What if the Soviets reached the moon before the U.S.? That’s the question Ronald D. Moore’s new sci-fi series For All Mankind seeks to answer, and judging from the trailer, it looks like that would have been… a good thing?
The basic idea behind the series is this: If the Soviet Union had landed on the moon in 1969 instead of the U.S., it would have driven American ingenuity to further heights than ever imagined. In actual history, the Space Race effectively ended when Neil Armstrong took that first step/giant leap onto the moon on July 20, 1969. Since then, no other nation has set foot on the moon, and no person at all has done so since the Apollo 17 mission in 1972. But in the world of the show, the Soviets don’t win the Space Race by landing on the moon — they just win that portion of it. The U.S. then spends the next several decades blasting off farther and farther into outer space, as the race between the two nations just keeps on going forever, for the overall benefit of all mankind (see what they did there?).

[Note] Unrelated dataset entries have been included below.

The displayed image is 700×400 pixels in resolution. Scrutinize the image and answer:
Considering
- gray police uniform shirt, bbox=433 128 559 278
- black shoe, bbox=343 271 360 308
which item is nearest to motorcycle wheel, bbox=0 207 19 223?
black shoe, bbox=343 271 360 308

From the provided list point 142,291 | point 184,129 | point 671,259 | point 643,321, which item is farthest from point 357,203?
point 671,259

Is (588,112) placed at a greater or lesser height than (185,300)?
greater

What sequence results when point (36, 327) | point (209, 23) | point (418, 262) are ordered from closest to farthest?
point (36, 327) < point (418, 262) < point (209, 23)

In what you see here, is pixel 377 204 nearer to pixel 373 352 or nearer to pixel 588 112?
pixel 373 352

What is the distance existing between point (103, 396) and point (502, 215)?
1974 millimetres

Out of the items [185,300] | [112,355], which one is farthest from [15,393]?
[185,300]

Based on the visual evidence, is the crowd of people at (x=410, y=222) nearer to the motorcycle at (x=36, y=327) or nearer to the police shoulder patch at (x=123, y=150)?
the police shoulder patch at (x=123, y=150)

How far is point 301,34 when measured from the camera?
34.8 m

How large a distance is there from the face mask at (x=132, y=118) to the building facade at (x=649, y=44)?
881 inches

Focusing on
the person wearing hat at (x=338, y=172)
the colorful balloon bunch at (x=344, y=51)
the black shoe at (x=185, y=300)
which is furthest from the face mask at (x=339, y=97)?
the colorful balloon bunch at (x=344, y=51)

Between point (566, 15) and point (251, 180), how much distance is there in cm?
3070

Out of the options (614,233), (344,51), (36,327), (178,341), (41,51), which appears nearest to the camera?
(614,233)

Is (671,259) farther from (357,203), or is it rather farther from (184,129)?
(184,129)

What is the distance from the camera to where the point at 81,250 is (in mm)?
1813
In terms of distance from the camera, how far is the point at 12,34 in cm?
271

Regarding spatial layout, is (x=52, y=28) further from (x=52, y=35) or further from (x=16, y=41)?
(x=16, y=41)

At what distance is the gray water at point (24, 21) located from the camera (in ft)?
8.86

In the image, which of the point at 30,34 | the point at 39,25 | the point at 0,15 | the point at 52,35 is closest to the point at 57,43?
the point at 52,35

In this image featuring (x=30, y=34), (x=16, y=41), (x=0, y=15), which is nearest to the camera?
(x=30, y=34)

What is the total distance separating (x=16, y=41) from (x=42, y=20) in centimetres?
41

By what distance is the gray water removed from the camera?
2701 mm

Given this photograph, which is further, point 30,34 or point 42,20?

Moore is, of course, well-known to sci-fi fans thanks to his work on various Star Trek series and, more notably, his creation of the highly-acclaimed Battlestar Galactica reboot. And while For All Mankind can still technically be considered science-fiction, the space-faring epic is far more down-to-Earth than Moore’s previous works, no pun intended. There are no aliens, and it’s not set in the far-off future. Instead, the series reimagines the past to create a more aspirational history for the U.S. space program; one that involves an earlier introduction of female astronauts, moon bases, and plans to touch down on Saturn. That level of grounding compared to Moore’s other works may be due in part to his co-creators on the new series, Matt Wolpert and Ben Nedivi, who previously acted as writers and producers on the North Dakota-set crime drama Fargo.
For All Mankind will debut on Apple’s upcoming streaming service, Apple TV+, presumably this fall when the service launches.